The LGBTQ Resource Center has since expanded to hire two full-time and four part-time student staff members and to host awareness events such as OUTober, a month-long celebration of LGBTQ students, and Lavender Graduation, a ceremony highlighting the contributions of LGBTQ seniors to the Georgetown community.

After receiving a $1 million endowment in 2011 funded by the Vice Chair of the Georgetown Board of Directors Paul Tagliabue and his wife, Chan Tagliabue, the center now funds research on gender and sexuality studies along with its central mission of providing resources for LGBTQ students.

DeGioia said Georgetown’s efforts to serve LGBTQ students continues 10 years after that event.

“While we recognize that there is always more work for us to do, we also recognize that the work we’re able to do today has been made possible by the efforts of those who have come before us and by the moments in time when our community has come together in extraordinary ways to deepen our commitments to one another,” DeGioia said.

Vice President for Student Affairs Todd Olson recalled that in the fall of 2007 the university had to make significant changes to ensure the safety of LGBTQ students.

“Very difficult situations made clear that these gradual steps, while they moved us forward a bit, while they were well intentioned, were not the kind of transformative change that we needed to truly be the university we were being called to be,” Olson said.

Former Vice President of Mission and Ministry Fr. Phil Boroughs, S.J., said providing a space for the university to better recognize the needs of students was an important campaign achievement.

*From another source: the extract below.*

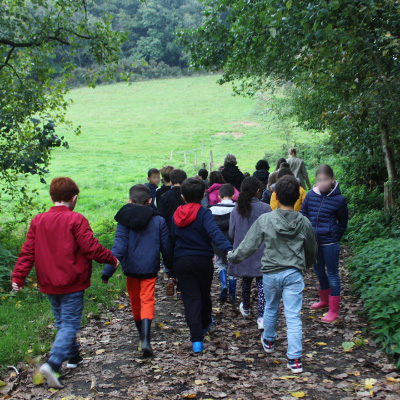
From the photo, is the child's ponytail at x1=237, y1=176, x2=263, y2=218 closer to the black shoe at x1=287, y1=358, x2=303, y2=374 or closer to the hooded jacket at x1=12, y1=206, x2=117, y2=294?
the black shoe at x1=287, y1=358, x2=303, y2=374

“So much of the conversations we need to have as a people on so many topics, but particularly this one, we really don’t start with concepts and ideas, as important as they are to educators,” Boroughs said. “We start with relationships because the context of relationships changes how we think about categories and ideas, and if we objectify people into concepts and ideas that are not based on who they are or how we know them, our conclusions never match the realities we hope for.”

Rosemary Kilkenny, Vice President for Diversity and Equity, said the 1987 District of Columbia Court of Appeals decision in Gay Rights Coalition v. Georgetown University gave students a reason to believe in change. The decision mandated that the university provide “homosexual” groups with the same rights as other campus organizations, citing the D.C. Human Rights Act and the public interest in the “eradication of sexual orientation discrimination.”

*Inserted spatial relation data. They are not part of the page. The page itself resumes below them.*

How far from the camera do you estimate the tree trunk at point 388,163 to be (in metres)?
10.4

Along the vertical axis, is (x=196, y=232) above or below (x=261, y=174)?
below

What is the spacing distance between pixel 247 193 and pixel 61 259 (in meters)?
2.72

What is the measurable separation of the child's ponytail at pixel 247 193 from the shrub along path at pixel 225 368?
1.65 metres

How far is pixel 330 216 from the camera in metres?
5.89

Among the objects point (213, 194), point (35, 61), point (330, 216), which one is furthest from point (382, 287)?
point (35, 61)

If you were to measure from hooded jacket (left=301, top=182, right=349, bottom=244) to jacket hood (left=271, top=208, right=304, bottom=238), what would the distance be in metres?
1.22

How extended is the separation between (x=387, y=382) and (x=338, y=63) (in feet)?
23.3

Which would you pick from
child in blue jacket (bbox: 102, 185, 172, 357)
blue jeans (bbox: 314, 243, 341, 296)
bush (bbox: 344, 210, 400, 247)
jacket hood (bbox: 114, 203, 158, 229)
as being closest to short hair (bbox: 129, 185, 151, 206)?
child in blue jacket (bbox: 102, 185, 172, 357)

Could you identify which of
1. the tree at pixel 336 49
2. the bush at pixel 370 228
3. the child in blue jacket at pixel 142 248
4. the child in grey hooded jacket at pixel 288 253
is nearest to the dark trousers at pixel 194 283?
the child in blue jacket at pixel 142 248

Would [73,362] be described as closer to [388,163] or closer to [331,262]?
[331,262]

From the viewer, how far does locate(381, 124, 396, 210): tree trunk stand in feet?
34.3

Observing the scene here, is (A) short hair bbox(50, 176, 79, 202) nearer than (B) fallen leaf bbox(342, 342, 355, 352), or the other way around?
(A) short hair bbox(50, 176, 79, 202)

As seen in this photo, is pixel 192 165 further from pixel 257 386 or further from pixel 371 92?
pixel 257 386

“It really gave students a greater sense of purpose and a greater commitment with which they were going to continue to make sure there was complete change and transformation so that their voices could be hard,” Kilkenny said. “They could thrive and they could be as successful as they wanted to be and to be recognized as human beings on this campus like everyone else.”

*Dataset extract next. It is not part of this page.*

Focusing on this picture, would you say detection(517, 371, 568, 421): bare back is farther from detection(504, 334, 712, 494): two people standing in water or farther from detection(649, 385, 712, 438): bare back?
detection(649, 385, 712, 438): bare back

Resendez, a student involved in the original Out for Change campaign, said both the campaign and university ensured that queer students became a significant part of the Georgetown community as a whole.

“It was about feeling included and part of a community that, for a lot of us, we invested a lot in Georgetown. I’m a first generation college student. Georgetown was a lifeline for me and my family,” Resendez said. “So for that institution to turn its back on you, that they didn’t value your public safety and its actions embodied that value, that was traumatic.”

Resendez said the Out for Change campaign serves as an example for future change.

“The success of the campaign was our ability to draw connections between communities and between identities and between issues,” Resendez said. “That’s the only way forward, especially as we are continuously marginalized, the only way we can advance is to build community.”

Correction: This article previously stated the LGBTQ Resource Center celebrated its tenth anniversary. The center is celebrating the ninth year of its foundation in 2008, while the panel marked the 10-year anniversary of the 2007 Out for Change campaign.